The SARB, as expected, left interest rates unchanged today, prime remaining at 10%.
It was an interesting message that was being conveyed by SARB Governor Marcus on behalf of the Monetary Policy Committee.
Basically things are going well in the economy.
Inflation has ticked lower, is expected to average 4.7% in 3Q2010 and is expected to remain within the 3%-6% target through 2012.
The growth recovery is continuing apace, with most growth forecasts revised higher, but not excessively so, with some areas of underperformance (jobs, credit, retail) remaining.
As a bottom line, both inflation and growth are expected to perform steadily.
However, when it came to risk, an entirely different picture presented itself.
It was again mentioned that public sector charging remains the main domestic threat to the inflation outlook. Mention was also made of the exceptional wage demands being made in places of late and should this continue, with no compensating productivity gains, this could ultimately prove challenging for the inflation outlook, something to be carefully watched.
By far the greater threat concentrating the Committee’s collective mind this past week, however, turned out to be the European situation, how a near contagion nearly started to run away last week, how this also rippled through our markets as global risk aversion reasserted itself, with the Rand rapidly reaching for 7.95:$ and the JSE nearly selling off 10%.

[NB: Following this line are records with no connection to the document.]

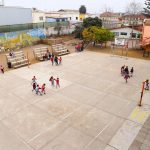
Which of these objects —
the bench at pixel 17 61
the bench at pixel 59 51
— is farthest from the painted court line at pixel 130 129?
the bench at pixel 59 51

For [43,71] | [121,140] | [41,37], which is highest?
[41,37]

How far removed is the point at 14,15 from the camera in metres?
41.0

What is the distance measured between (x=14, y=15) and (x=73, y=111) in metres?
34.5

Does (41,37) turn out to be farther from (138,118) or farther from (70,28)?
(138,118)

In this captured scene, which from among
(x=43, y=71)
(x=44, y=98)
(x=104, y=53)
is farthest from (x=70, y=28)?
(x=44, y=98)

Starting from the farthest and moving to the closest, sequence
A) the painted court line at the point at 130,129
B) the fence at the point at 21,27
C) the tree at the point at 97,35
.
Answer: the fence at the point at 21,27 < the tree at the point at 97,35 < the painted court line at the point at 130,129

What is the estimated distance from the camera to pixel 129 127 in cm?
1216

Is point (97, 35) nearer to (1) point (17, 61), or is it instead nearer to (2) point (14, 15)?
(1) point (17, 61)

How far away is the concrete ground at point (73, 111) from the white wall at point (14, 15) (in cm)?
2136

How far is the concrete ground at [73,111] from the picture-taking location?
11023mm

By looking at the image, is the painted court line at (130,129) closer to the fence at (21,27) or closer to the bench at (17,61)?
the bench at (17,61)

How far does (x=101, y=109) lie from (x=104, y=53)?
1860cm

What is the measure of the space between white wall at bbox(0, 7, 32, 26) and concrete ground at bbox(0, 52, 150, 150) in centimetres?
2136

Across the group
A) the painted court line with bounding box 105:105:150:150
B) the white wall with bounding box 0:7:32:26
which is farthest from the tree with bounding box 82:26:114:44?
the painted court line with bounding box 105:105:150:150
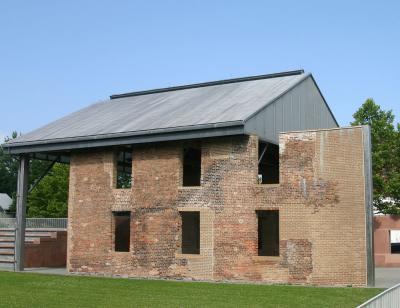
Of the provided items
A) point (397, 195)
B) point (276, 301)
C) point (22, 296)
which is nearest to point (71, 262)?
point (22, 296)

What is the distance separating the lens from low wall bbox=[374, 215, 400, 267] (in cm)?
2877

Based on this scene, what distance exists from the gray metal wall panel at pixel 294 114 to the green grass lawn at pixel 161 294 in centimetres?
537

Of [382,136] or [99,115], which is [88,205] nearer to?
[99,115]

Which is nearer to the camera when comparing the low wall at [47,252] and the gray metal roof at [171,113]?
the gray metal roof at [171,113]

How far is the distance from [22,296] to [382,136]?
78.3 feet

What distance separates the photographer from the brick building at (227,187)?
59.3 ft

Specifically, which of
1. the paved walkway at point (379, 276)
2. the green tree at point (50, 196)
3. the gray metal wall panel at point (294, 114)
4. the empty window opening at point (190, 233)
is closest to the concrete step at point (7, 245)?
the paved walkway at point (379, 276)

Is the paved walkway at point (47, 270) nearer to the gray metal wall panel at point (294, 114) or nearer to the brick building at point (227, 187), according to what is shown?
the brick building at point (227, 187)

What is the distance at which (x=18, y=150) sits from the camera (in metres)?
23.8

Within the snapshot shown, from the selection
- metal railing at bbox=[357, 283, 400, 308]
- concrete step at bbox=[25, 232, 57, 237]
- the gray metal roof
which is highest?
the gray metal roof

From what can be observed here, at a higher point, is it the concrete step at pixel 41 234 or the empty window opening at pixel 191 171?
the empty window opening at pixel 191 171

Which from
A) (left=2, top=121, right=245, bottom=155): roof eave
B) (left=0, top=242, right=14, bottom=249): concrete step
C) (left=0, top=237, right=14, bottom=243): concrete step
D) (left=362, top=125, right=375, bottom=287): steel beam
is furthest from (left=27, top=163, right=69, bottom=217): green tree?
(left=362, top=125, right=375, bottom=287): steel beam

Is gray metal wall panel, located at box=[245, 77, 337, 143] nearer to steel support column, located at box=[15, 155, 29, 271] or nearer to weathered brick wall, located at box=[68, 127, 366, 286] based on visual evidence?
weathered brick wall, located at box=[68, 127, 366, 286]

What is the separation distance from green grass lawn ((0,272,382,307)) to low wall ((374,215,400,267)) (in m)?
13.1
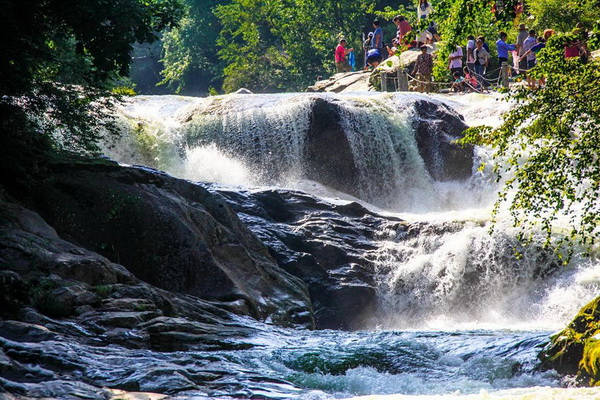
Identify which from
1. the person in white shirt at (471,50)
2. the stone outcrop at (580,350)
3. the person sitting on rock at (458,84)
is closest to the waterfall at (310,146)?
the person sitting on rock at (458,84)

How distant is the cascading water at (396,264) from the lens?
26.9ft

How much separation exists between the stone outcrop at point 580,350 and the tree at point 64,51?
23.2ft

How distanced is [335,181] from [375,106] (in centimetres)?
288

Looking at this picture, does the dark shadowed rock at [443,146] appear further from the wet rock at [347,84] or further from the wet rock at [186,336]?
the wet rock at [186,336]

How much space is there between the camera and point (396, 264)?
1703cm

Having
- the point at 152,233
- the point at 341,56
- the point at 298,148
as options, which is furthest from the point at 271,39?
the point at 152,233

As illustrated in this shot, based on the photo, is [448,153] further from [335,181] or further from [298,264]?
[298,264]

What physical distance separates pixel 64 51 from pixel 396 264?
26.5 feet

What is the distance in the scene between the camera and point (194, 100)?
25172mm

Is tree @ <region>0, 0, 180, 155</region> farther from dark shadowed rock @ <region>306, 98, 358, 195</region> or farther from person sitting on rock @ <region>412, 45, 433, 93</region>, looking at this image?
person sitting on rock @ <region>412, 45, 433, 93</region>

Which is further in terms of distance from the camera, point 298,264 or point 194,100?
point 194,100

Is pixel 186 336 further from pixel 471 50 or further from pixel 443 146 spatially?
pixel 471 50

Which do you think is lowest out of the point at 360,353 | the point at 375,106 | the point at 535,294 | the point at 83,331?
the point at 535,294

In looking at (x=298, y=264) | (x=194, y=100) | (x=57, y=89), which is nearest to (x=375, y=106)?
(x=194, y=100)
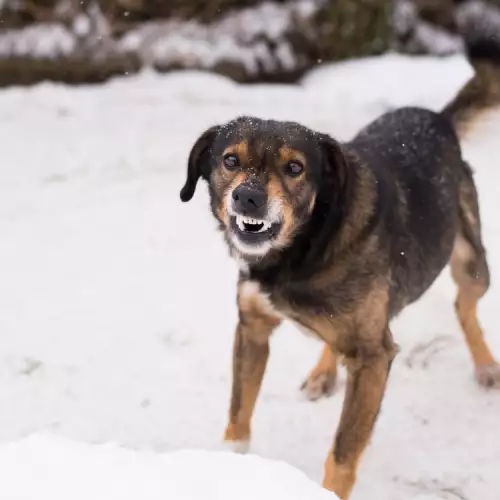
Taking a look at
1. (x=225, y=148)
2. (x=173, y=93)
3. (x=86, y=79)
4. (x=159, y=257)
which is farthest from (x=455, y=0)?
(x=225, y=148)

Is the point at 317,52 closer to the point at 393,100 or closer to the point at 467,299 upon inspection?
the point at 393,100

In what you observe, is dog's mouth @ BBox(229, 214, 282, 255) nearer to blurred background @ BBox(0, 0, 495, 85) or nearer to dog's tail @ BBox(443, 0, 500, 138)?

Quite clearly, such volatility is disconcerting, and shows the exposure of the country in the event of global disruptions and this giving rise to capital flow reversals. Such events, if truly taking hold, would pose a downside danger to output (growth), in a repeat of what was seen in late 2008, but also in terms of financial flows, with the Rand capable of rapidly losing ground, and thereby ultimately forming a major threat to financial stability, but also measured inflation.
These events, the awareness of the implied risks, the apparent deep uncertainty in the MPC as to where all these things still may lead in the months and years ahead, created a willingness to remain very sensible and rather do nothing policy-wise.

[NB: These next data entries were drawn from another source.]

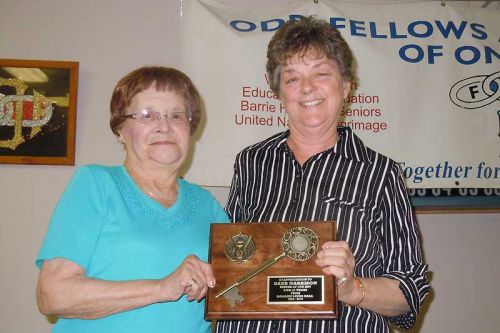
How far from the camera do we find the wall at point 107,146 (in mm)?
2688

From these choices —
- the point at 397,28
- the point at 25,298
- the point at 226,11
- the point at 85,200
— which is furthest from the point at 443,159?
the point at 25,298

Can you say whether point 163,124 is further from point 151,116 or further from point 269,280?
point 269,280

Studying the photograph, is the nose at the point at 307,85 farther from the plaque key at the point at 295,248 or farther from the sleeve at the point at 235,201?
the plaque key at the point at 295,248

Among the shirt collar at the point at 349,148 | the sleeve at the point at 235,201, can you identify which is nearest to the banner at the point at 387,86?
the sleeve at the point at 235,201

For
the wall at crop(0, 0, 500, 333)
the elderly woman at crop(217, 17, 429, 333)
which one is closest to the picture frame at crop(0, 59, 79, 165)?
the wall at crop(0, 0, 500, 333)

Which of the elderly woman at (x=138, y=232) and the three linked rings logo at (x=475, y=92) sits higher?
the three linked rings logo at (x=475, y=92)

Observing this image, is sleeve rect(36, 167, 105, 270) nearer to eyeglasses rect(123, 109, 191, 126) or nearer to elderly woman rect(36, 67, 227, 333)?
elderly woman rect(36, 67, 227, 333)

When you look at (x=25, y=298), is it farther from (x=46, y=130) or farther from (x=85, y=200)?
(x=85, y=200)

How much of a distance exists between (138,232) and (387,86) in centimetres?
183

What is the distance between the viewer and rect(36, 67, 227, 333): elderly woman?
1.24 m

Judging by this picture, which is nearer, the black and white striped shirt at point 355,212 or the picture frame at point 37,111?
the black and white striped shirt at point 355,212

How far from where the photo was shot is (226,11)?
2740 mm

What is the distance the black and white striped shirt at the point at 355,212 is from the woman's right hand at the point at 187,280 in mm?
278

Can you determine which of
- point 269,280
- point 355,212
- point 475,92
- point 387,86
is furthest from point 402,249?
point 475,92
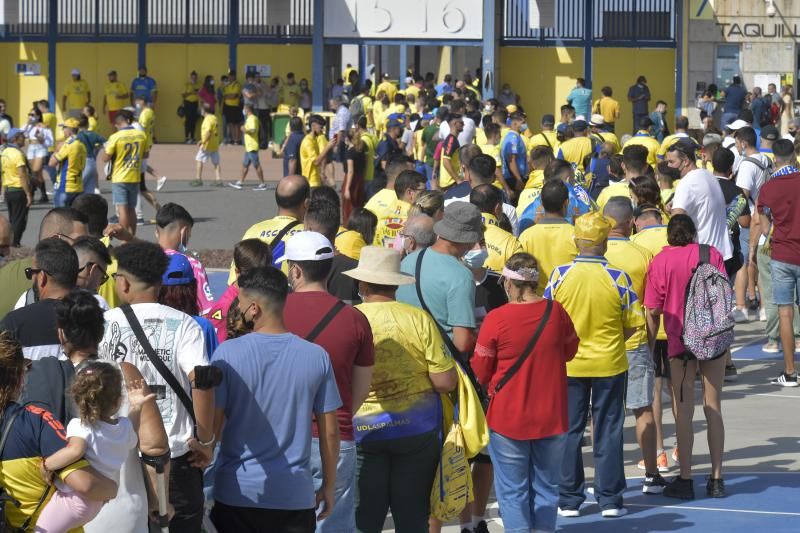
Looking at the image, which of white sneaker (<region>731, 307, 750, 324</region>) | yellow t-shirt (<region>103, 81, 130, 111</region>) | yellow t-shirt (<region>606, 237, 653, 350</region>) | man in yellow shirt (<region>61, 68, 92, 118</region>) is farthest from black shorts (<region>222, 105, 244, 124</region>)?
yellow t-shirt (<region>606, 237, 653, 350</region>)

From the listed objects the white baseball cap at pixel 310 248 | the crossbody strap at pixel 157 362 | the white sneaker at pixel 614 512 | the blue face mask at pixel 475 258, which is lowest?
the white sneaker at pixel 614 512

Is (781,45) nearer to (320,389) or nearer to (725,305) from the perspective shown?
(725,305)

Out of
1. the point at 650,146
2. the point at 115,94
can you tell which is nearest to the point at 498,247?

Clearly the country has reason, given experiences elsewhere, especially in Europe, to move very carefully in everything it does. Fiscal policy was highlighted as following a sensible trajectory and if continued it should not be a threat to monetary policy.
When in doubt, do nothing, and clearly the MPC wants to see where things go next globally, but especially in Europe with its many imbalances and sovereign debt issues.

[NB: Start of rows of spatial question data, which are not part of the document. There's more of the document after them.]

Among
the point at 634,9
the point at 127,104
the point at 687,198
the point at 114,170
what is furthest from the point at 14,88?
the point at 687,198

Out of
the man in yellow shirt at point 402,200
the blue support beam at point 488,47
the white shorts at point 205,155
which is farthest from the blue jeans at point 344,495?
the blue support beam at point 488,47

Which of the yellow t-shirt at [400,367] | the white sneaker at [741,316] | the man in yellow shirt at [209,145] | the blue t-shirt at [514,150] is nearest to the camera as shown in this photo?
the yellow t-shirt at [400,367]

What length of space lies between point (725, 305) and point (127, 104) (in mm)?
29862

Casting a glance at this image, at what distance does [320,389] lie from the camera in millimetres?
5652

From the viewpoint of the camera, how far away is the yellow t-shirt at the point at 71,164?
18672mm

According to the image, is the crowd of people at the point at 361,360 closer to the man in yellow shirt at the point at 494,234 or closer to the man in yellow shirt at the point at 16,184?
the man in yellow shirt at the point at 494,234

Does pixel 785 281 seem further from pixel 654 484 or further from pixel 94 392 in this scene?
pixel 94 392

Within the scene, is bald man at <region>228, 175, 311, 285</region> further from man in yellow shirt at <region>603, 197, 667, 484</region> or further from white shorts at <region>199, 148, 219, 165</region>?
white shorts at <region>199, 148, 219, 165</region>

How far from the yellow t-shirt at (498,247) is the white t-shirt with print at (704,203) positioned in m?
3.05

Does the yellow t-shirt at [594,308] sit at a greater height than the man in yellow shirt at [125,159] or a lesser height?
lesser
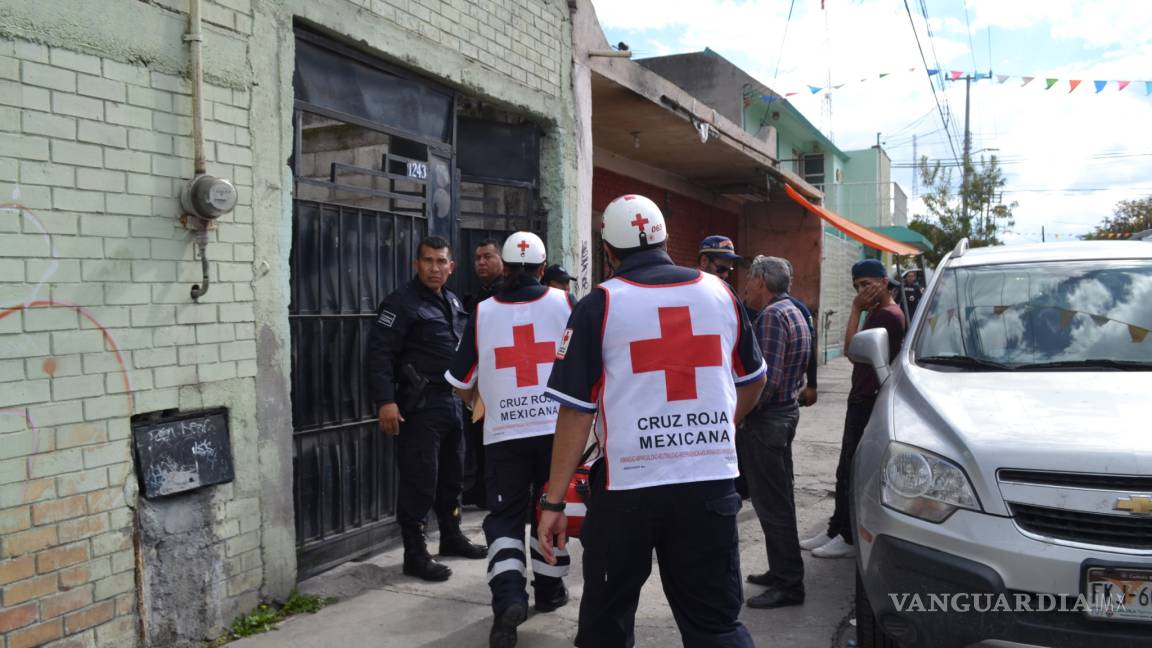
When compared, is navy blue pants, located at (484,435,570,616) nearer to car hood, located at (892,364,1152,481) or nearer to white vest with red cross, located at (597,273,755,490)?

Once the global skies clear, there will presumably again be less risk from this important source for the South African economy and there can be little doubt that the Committee by then will take a fresh look at things, including any major other risks facing the growth and inflation performances.
But for now we remain steadily on track within acceptable parameters while being highly aware of European happenings and ever so carefully monitoring those events to see how it will play for South Africa.
Until further notice, the SARB’s MPC remains on hold.